* _WHAT TO PRODUCE_
Please edit the data below so that each "kind of chart" becomes "type of chart", changing nothing else.

━━ RECORDS FOR THE TASK

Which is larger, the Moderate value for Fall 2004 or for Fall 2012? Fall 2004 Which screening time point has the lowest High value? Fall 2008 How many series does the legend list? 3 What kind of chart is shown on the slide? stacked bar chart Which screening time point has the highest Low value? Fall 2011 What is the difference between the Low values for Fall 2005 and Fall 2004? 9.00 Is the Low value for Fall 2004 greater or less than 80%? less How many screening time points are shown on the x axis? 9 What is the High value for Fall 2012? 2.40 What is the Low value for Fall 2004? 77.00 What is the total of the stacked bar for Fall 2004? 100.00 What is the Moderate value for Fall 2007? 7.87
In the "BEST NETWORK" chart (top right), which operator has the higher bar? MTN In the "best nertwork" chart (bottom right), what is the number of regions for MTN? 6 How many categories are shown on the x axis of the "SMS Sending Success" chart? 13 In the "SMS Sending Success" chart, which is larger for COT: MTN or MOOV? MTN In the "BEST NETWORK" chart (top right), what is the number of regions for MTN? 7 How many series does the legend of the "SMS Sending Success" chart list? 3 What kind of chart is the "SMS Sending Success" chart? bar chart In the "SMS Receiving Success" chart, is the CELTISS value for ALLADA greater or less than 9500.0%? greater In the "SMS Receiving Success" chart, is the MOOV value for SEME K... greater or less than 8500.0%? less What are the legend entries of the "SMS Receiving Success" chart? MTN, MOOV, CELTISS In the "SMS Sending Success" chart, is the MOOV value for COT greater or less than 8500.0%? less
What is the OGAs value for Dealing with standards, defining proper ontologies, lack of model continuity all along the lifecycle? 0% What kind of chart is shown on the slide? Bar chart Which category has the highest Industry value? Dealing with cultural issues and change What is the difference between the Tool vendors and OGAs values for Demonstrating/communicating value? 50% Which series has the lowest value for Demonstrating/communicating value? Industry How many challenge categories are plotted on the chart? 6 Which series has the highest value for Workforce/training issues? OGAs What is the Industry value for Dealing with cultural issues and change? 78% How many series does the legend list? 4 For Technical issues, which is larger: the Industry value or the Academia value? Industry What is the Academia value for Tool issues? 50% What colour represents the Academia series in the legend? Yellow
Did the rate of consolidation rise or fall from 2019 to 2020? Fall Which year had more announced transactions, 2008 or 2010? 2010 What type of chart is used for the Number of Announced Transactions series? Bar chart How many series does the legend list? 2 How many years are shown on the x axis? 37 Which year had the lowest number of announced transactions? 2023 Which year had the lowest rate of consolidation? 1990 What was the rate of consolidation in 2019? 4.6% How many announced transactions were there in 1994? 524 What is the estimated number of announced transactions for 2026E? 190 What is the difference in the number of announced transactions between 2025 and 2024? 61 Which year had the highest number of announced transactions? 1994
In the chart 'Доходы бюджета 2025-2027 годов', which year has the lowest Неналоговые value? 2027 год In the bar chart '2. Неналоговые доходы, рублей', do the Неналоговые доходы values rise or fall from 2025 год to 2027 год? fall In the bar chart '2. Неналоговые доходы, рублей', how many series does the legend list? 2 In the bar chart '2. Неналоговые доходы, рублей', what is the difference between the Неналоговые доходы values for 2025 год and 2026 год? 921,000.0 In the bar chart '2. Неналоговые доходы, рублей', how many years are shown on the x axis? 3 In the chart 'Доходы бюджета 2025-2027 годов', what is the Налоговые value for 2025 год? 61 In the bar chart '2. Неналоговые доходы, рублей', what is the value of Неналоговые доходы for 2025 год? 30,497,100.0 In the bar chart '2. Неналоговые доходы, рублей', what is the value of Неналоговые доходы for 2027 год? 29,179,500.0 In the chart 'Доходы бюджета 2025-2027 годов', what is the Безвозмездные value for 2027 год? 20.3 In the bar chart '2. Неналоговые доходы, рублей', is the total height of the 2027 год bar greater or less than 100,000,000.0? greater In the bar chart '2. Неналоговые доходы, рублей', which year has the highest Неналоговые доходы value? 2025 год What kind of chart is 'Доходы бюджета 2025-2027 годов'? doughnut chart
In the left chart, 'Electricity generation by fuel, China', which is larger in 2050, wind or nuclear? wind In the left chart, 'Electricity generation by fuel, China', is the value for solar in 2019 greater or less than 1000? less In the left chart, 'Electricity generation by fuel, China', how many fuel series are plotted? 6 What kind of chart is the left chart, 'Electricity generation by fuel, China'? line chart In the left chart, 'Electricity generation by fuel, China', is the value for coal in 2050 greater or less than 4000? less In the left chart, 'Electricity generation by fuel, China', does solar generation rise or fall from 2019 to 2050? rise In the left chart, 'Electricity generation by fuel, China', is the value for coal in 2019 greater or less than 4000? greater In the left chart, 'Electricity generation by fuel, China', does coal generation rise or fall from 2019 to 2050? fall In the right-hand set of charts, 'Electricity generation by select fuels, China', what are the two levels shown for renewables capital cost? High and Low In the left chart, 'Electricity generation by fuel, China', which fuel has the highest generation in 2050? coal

━━━━

* _EXERCISE SOLUTION_
Which is larger, the Moderate value for Fall 2004 or for Fall 2012? Fall 2004 Which screening time point has the lowest High value? Fall 2008 How many series does the legend list? 3 What type of chart is shown on the slide? stacked bar chart Which screening time point has the highest Low value? Fall 2011 What is the difference between the Low values for Fall 2005 and Fall 2004? 9.00 Is the Low value for Fall 2004 greater or less than 80%? less How many screening time points are shown on the x axis? 9 What is the High value for Fall 2012? 2.40 What is the Low value for Fall 2004? 77.00 What is the total of the stacked bar for Fall 2004? 100.00 What is the Moderate value for Fall 2007? 7.87
In the "BEST NETWORK" chart (top right), which operator has the higher bar? MTN In the "best nertwork" chart (bottom right), what is the number of regions for MTN? 6 How many categories are shown on the x axis of the "SMS Sending Success" chart? 13 In the "SMS Sending Success" chart, which is larger for COT: MTN or MOOV? MTN In the "BEST NETWORK" chart (top right), what is the number of regions for MTN? 7 How many series does the legend of the "SMS Sending Success" chart list? 3 What type of chart is the "SMS Sending Success" chart? bar chart In the "SMS Receiving Success" chart, is the CELTISS value for ALLADA greater or less than 9500.0%? greater In the "SMS Receiving Success" chart, is the MOOV value for SEME K... greater or less than 8500.0%? less What are the legend entries of the "SMS Receiving Success" chart? MTN, MOOV, CELTISS In the "SMS Sending Success" chart, is the MOOV value for COT greater or less than 8500.0%? less
What is the OGAs value for Dealing with standards, defining proper ontologies, lack of model continuity all along the lifecycle? 0% What type of chart is shown on the slide? Bar chart Which category has the highest Industry value? Dealing with cultural issues and change What is the difference between the Tool vendors and OGAs values for Demonstrating/communicating value? 50% Which series has the lowest value for Demonstrating/communicating value? Industry How many challenge categories are plotted on the chart? 6 Which series has the highest value for Workforce/training issues? OGAs What is the Industry value for Dealing with cultural issues and change? 78% How many series does the legend list? 4 For Technical issues, which is larger: the Industry value or the Academia value? Industry What is the Academia value for Tool issues? 50% What colour represents the Academia series in the legend? Yellow
Did the rate of consolidation rise or fall from 2019 to 2020? Fall Which year had more announced transactions, 2008 or 2010? 2010 What type of chart is used for the Number of Announced Transactions series? Bar chart How many series does the legend list? 2 How many years are shown on the x axis? 37 Which year had the lowest number of announced transactions? 2023 Which year had the lowest rate of consolidation? 1990 What was the rate of consolidation in 2019? 4.6% How many announced transactions were there in 1994? 524 What is the estimated number of announced transactions for 2026E? 190 What is the difference in the number of announced transactions between 2025 and 2024? 61 Which year had the highest number of announced transactions? 1994
In the chart 'Доходы бюджета 2025-2027 годов', which year has the lowest Неналоговые value? 2027 год In the bar chart '2. Неналоговые доходы, рублей', do the Неналоговые доходы values rise or fall from 2025 год to 2027 год? fall In the bar chart '2. Неналоговые доходы, рублей', how many series does the legend list? 2 In the bar chart '2. Неналоговые доходы, рублей', what is the difference between the Неналоговые доходы values for 2025 год and 2026 год? 921,000.0 In the bar chart '2. Неналоговые доходы, рублей', how many years are shown on the x axis? 3 In the chart 'Доходы бюджета 2025-2027 годов', what is the Налоговые value for 2025 год? 61 In the bar chart '2. Неналоговые доходы, рублей', what is the value of Неналоговые доходы for 2025 год? 30,497,100.0 In the bar chart '2. Неналоговые доходы, рублей', what is the value of Неналоговые доходы for 2027 год? 29,179,500.0 In the chart 'Доходы бюджета 2025-2027 годов', what is the Безвозмездные value for 2027 год? 20.3 In the bar chart '2. Неналоговые доходы, рублей', is the total height of the 2027 год bar greater or less than 100,000,000.0? greater In the bar chart '2. Неналоговые доходы, рублей', which year has the highest Неналоговые доходы value? 2025 год What type of chart is 'Доходы бюджета 2025-2027 годов'? doughnut chart
In the left chart, 'Electricity generation by fuel, China', which is larger in 2050, wind or nuclear? wind In the left chart, 'Electricity generation by fuel, China', is the value for solar in 2019 greater or less than 1000? less In the left chart, 'Electricity generation by fuel, China', how many fuel series are plotted? 6 What type of chart is the left chart, 'Electricity generation by fuel, China'? line chart In the left chart, 'Electricity generation by fuel, China', is the value for coal in 2050 greater or less than 4000? less In the left chart, 'Electricity generation by fuel, China', does solar generation rise or fall from 2019 to 2050? rise In the left chart, 'Electricity generation by fuel, China', is the value for coal in 2019 greater or less than 4000? greater In the left chart, 'Electricity generation by fuel, China', does coal generation rise or fall from 2019 to 2050? fall In the right-hand set of charts, 'Electricity generation by select fuels, China', what are the two levels shown for renewables capital cost? High and Low In the left chart, 'Electricity generation by fuel, China', which fuel has the highest generation in 2050? coal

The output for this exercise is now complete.